§ Text:
• • • • •

In a lengthy update on the attacks by the Kremlin-linked ‘Fancy Bear’ group, WADA claimed: “not all data released by Fancy Bear (in its PDF documents) accurately reflects ADAMS data.”

ADAMS is the Anti-Doping Administration and Management System. Hackers managed to gain access to a specific account created for the 2016 games and soon after began publishing details of Therapeutic Use Exemptions (TUEs) – the system by which athletes can use banned substances for a legitimate medical condition.

“The criminal activity undertaken by the cyber-espionage group, which seeks to undermine the TUE program and the work of WADA and its partners in the protection of clean sport, is a cheap shot at innocent athletes whose personal data has been exposed,” the agency argued.

Jason Hart, CTO of data protection at Gemalto, argued the incident proves “the next frontier for cybercrime will be data manipulation.”

“Data is the new oil and the thing most valuable to hackers,” he added.

“Businesses can make vital decisions based on incorrect or exaggerated information, or data that has been stolen can be altered to change public sentiment regarding a business or individual, which hackers can exploit for personal or financial gain. Furthermore, it can be months or even years before this is detected and by then it’s too late.”

It’s believed the hackers gained access to the Rio ADAMS account by spear phishing a WADA employee. However, the agency claims they didn’t have access to the broader ADAMS system and after learning of the intrusion on 13 September it has acted quickly to contain the attack, by deactivating accounts and stepping up monitoring.

The agency is also implementing “additional authentication controls” – presumably two-factor log-ins.

It’s hired Mandiant to do the forensic work and after completing 90% of its investigation thus far the firm has apparently not found any evidence of additional compromise.

It’s thought Russian Kremlin-backed hackers set out to trash the reputation of the agency following revelations of state-sponsored doping.

• • • • •

Collected data:
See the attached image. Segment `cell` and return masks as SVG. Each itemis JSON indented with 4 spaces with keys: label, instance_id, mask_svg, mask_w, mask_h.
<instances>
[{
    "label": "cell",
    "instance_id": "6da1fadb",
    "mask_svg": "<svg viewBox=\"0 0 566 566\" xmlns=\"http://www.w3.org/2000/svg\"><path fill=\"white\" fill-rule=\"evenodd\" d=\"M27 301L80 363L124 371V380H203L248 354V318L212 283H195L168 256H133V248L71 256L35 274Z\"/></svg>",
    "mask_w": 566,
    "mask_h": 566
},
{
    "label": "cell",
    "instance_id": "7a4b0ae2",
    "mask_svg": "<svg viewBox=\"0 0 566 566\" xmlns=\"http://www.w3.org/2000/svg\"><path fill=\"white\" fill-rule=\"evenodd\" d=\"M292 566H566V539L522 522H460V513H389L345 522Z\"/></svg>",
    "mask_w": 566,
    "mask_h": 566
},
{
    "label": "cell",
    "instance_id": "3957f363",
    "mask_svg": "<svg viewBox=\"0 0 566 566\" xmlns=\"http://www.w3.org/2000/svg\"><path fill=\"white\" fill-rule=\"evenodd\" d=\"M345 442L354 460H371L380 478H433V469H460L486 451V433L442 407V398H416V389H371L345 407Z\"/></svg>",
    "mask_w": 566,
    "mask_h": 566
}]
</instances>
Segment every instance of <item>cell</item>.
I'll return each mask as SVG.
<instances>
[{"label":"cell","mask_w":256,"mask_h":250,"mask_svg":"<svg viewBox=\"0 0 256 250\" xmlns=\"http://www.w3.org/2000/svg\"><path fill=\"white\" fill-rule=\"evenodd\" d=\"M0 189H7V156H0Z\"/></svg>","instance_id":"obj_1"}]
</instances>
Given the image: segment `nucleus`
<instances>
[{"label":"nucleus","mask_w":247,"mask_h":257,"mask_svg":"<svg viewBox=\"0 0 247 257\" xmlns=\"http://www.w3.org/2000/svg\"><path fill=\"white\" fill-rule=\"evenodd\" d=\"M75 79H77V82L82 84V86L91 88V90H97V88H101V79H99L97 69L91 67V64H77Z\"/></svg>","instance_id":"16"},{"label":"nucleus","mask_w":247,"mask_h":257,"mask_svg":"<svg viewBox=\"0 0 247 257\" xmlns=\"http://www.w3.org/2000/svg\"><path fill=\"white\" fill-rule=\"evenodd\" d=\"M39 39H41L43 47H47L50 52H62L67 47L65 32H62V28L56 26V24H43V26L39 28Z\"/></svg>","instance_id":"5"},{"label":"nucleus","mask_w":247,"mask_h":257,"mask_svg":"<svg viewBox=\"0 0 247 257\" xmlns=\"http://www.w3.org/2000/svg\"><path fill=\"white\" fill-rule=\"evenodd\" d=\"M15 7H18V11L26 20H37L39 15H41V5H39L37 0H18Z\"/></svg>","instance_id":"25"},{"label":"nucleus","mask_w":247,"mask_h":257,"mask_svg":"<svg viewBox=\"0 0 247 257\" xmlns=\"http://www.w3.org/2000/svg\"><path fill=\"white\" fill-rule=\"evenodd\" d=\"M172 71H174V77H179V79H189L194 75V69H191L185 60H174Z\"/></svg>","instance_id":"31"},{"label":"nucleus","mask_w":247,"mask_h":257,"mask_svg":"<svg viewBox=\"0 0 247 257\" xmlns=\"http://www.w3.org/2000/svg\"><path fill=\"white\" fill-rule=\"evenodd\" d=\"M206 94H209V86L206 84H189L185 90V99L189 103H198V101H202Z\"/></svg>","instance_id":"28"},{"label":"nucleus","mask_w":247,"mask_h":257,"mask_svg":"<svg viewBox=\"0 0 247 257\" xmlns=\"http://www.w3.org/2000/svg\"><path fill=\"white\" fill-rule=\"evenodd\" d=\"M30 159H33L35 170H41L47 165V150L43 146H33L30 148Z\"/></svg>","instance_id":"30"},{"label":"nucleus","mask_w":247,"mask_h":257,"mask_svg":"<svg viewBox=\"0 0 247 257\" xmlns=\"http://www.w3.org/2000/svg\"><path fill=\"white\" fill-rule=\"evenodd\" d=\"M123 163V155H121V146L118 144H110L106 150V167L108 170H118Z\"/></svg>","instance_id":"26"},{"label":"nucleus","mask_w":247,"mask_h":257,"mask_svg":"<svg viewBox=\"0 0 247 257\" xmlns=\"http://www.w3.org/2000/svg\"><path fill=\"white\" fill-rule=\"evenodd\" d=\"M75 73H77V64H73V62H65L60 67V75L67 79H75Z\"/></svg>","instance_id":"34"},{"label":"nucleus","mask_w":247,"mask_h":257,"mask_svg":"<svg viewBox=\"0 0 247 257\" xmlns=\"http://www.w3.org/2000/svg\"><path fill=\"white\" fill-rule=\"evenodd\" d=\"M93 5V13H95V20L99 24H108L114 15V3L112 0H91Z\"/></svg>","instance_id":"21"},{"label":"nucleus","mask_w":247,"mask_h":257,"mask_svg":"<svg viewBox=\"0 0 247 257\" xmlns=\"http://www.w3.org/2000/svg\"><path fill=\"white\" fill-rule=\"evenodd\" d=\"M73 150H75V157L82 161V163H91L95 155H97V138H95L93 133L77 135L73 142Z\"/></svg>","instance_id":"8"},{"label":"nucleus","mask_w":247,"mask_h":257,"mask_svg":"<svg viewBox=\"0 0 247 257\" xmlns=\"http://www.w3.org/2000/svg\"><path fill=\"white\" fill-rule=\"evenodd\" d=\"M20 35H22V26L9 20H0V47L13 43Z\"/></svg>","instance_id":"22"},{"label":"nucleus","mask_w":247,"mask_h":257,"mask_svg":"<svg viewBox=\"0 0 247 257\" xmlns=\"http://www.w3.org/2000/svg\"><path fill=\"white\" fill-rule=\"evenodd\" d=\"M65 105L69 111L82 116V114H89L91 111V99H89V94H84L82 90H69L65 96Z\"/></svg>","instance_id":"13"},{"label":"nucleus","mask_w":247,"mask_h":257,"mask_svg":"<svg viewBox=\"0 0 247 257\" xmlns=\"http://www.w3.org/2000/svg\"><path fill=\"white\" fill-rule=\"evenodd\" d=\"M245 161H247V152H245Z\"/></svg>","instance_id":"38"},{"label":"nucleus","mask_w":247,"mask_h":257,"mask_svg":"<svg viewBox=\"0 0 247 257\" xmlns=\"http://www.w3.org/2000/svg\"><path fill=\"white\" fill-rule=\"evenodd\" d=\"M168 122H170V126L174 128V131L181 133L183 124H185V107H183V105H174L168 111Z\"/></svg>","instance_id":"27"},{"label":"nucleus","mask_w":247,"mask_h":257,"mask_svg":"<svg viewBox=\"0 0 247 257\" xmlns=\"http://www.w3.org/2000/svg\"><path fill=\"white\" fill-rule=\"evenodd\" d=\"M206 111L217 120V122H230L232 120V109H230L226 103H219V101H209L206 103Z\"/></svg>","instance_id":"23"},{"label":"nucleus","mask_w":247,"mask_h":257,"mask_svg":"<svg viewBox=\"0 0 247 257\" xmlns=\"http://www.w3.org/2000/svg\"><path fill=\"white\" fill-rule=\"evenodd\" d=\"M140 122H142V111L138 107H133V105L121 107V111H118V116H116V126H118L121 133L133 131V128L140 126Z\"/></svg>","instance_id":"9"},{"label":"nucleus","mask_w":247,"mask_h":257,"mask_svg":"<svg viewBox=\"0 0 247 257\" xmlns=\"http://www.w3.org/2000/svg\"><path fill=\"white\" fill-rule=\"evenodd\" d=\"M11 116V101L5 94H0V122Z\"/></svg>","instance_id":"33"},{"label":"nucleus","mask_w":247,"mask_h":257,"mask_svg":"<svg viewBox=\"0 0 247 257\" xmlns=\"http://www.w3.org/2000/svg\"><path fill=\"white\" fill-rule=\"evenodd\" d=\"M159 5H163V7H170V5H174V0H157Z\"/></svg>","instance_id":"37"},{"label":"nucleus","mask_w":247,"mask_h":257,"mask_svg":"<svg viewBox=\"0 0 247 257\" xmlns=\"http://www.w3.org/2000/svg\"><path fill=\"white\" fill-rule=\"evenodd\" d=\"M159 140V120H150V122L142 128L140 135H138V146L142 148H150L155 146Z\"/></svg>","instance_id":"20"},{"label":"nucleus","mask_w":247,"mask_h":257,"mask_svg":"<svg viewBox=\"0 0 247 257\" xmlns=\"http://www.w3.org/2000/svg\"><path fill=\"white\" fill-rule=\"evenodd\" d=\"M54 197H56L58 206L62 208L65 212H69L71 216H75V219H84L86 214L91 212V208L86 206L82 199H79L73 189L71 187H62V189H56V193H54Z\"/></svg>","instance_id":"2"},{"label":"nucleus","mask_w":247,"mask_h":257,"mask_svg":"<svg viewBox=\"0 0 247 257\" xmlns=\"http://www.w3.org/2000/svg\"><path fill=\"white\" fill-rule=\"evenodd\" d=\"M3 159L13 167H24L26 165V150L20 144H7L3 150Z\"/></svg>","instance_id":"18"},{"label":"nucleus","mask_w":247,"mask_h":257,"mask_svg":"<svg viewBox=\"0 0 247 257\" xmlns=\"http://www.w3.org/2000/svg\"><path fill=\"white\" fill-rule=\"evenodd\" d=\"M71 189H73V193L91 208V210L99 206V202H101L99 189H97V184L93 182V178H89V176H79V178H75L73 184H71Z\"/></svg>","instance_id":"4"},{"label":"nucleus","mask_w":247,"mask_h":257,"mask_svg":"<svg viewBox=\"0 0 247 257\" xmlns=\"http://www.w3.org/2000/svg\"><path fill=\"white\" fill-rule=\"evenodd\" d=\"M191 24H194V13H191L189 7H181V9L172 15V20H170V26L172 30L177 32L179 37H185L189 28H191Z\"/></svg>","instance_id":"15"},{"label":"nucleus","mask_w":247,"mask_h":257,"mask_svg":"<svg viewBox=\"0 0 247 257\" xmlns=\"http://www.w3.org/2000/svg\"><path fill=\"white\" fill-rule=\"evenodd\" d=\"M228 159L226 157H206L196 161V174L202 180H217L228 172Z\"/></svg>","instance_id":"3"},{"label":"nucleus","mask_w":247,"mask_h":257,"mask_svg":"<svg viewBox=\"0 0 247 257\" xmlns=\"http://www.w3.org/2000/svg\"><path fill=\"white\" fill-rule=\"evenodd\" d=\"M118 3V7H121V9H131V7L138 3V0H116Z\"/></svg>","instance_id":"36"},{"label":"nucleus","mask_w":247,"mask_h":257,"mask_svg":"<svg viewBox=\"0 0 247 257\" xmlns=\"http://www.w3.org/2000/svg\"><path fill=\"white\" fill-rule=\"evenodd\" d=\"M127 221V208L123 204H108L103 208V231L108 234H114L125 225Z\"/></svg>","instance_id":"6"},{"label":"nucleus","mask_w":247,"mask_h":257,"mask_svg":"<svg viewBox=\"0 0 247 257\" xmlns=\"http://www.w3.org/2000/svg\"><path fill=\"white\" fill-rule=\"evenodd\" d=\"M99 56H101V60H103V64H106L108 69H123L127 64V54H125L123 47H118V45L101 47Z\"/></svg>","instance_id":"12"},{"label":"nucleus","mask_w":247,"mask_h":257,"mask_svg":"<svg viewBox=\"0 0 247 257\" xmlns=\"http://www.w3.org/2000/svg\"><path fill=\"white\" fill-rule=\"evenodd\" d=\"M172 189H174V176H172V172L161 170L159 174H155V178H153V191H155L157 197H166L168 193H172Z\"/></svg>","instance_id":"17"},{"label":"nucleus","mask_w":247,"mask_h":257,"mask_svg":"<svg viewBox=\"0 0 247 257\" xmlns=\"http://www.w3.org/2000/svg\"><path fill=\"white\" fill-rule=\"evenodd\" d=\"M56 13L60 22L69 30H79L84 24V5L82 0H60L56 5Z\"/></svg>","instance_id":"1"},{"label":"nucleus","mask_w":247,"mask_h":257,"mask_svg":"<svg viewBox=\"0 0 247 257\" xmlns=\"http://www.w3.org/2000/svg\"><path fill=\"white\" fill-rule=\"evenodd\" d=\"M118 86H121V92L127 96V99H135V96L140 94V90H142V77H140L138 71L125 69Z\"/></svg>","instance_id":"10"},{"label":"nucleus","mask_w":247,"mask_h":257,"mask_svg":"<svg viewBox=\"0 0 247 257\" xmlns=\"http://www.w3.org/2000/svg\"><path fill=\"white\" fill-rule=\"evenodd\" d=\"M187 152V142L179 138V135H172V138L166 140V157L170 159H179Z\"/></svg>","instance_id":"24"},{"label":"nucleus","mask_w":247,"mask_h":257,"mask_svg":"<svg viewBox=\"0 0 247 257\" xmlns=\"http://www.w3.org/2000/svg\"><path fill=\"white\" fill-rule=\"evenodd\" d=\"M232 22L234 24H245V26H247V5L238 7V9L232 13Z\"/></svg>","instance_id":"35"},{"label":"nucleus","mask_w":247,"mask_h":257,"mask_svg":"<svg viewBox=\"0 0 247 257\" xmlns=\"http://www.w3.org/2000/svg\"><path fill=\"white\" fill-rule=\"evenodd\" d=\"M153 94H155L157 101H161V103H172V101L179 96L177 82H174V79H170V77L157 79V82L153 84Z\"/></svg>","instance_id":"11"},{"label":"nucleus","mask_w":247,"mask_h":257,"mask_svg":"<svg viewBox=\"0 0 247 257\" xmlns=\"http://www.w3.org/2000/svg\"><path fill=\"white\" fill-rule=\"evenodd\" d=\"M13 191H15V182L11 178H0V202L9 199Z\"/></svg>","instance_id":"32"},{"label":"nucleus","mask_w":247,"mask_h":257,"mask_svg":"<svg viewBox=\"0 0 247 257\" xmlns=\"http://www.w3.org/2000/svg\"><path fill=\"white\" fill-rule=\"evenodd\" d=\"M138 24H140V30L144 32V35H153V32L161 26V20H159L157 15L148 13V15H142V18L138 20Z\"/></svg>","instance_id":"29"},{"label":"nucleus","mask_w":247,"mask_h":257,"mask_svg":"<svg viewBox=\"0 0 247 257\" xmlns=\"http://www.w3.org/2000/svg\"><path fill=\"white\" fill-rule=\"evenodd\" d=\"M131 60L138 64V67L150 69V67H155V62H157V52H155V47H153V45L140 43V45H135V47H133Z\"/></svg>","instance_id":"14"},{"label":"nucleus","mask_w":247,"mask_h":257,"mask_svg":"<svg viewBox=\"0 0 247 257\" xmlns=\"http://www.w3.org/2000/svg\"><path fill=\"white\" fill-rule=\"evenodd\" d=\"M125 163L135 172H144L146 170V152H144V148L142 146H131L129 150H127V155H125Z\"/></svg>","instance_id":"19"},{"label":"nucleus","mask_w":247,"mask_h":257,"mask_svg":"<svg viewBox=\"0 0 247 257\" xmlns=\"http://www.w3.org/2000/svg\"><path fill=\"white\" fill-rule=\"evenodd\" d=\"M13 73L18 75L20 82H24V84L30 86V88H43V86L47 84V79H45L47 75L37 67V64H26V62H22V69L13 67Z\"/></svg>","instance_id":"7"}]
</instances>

• • • • •

§ What you need to do:
A – Summarize the text on the WADA hack in two sentences.
B – Answer these questions from the text on the WADA hack, one answer per line:
(i) What does ADAMS stand for?
(ii) On what date did WADA learn of the intrusion?
(iii) How much of its investigation has Mandiant completed so far?
C – Please translate this sentence from the text on the WADA hack into Spanish: "The agency is also implementing “additional authentication controls” – presumably two-factor log-ins."
These records were taken from a separate source.

§ Answer set:
A – WADA said the Fancy Bear group, which is believed to have entered a Rio ADAMS account by spear phishing a WADA employee and then published athletes' Therapeutic Use Exemption details, released data that does not all accurately reflect ADAMS data. The agency says the hackers lacked access to the broader ADAMS system, and it has deactivated accounts, stepped up monitoring and hired Mandiant, which has not found evidence of additional compromise so far.

B –
(i) Anti-Doping Administration and Management System
(ii) 13 September
(iii) 90%

C – La agencia también está implementando «controles de autenticación adicionales», presumiblemente inicios de sesión de dos factores.